Si les efforts de la société civile et les politiques sur le lieu de travail se multiplient, les changements réels restent limités. Les inégalités de genre dans l'emploi sont ancrées dans les systèmes sociaux, économiques, politiques et culturels, et pour y remédier, il faut plus que des engagements symboliques. Cela exige des réformes structurelles, la responsabilisation et l'application de la loi.

À la JOCI nous affirmons que l'égalité des genres au travail est indissociable de la justice entre les genres en général. Des lieux de travail sûrs, l'égalité salariale, l'absence de harcèlement et l'accès à des postes de direction ne sont pas des privilèges, mais des droits fondés sur la dignité inhérente aux femmes.

Les femmes méritent l'égalité des chances et l'égalité salariale.
Les femmes méritent des lieux de travail sûrs et exempts de harcèlement.
Les femmes méritent la liberté de travailler, de diriger et d'exister sans crainte.

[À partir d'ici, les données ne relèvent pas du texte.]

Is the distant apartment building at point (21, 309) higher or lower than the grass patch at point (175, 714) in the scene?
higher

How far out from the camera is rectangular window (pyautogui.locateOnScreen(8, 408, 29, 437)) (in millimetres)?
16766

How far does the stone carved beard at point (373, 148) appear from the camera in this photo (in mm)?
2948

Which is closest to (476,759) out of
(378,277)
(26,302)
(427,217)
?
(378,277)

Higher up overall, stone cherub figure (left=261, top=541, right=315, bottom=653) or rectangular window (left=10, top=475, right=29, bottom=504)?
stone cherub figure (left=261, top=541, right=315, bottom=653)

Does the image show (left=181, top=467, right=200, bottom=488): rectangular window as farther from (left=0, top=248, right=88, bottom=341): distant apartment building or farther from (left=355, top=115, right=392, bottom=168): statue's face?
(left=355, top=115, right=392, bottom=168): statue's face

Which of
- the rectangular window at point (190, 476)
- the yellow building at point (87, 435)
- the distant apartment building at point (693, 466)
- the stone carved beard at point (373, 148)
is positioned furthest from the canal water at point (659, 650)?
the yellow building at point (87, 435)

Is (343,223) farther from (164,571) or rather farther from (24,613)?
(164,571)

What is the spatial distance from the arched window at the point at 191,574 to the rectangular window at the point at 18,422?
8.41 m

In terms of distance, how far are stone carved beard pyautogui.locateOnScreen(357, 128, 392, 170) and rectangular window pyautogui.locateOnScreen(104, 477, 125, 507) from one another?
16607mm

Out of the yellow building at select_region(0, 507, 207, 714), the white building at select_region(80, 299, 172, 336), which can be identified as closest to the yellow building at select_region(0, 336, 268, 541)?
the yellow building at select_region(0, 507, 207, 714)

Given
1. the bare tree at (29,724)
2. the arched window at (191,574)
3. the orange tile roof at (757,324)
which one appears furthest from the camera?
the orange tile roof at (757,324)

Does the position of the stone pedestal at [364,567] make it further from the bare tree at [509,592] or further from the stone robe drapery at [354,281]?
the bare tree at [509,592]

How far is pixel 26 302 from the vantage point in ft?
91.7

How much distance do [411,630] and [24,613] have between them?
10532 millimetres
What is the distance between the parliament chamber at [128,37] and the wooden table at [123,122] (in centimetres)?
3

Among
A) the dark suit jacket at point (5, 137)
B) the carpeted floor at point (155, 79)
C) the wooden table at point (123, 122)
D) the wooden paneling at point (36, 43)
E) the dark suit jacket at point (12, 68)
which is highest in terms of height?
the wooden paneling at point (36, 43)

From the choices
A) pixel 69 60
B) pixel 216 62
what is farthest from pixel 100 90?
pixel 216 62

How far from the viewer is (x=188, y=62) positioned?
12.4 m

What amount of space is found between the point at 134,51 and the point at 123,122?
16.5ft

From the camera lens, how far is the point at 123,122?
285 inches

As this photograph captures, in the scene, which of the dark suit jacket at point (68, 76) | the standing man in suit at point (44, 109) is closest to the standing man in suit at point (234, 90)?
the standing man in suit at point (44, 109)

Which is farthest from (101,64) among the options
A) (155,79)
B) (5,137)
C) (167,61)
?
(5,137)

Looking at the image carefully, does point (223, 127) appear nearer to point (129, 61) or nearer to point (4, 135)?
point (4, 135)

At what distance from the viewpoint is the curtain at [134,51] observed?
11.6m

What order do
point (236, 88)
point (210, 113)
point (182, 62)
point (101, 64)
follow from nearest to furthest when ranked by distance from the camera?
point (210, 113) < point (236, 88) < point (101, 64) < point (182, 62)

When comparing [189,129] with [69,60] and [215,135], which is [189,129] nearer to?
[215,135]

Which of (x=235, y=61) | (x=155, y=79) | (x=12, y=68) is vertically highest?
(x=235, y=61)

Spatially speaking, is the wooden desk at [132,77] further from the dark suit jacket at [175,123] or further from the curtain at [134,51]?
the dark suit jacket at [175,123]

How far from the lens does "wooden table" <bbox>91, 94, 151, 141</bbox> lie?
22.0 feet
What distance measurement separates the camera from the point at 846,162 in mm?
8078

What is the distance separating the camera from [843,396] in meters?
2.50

Aujourd'hui, nous appelons à un changement systémique, grâce à une volonté politique, à des protections du travail juridiquement contraignantes, à des mécanismes de responsabilisation et à une transformation culturelle. Sans égalité des genres au travail, il ne peut y avoir de véritable progrès, de développement durable ni d'avenir juste.

Nous n'accepterons rien de moins que l'égalité, la dignité et la justice dans le monde du travail.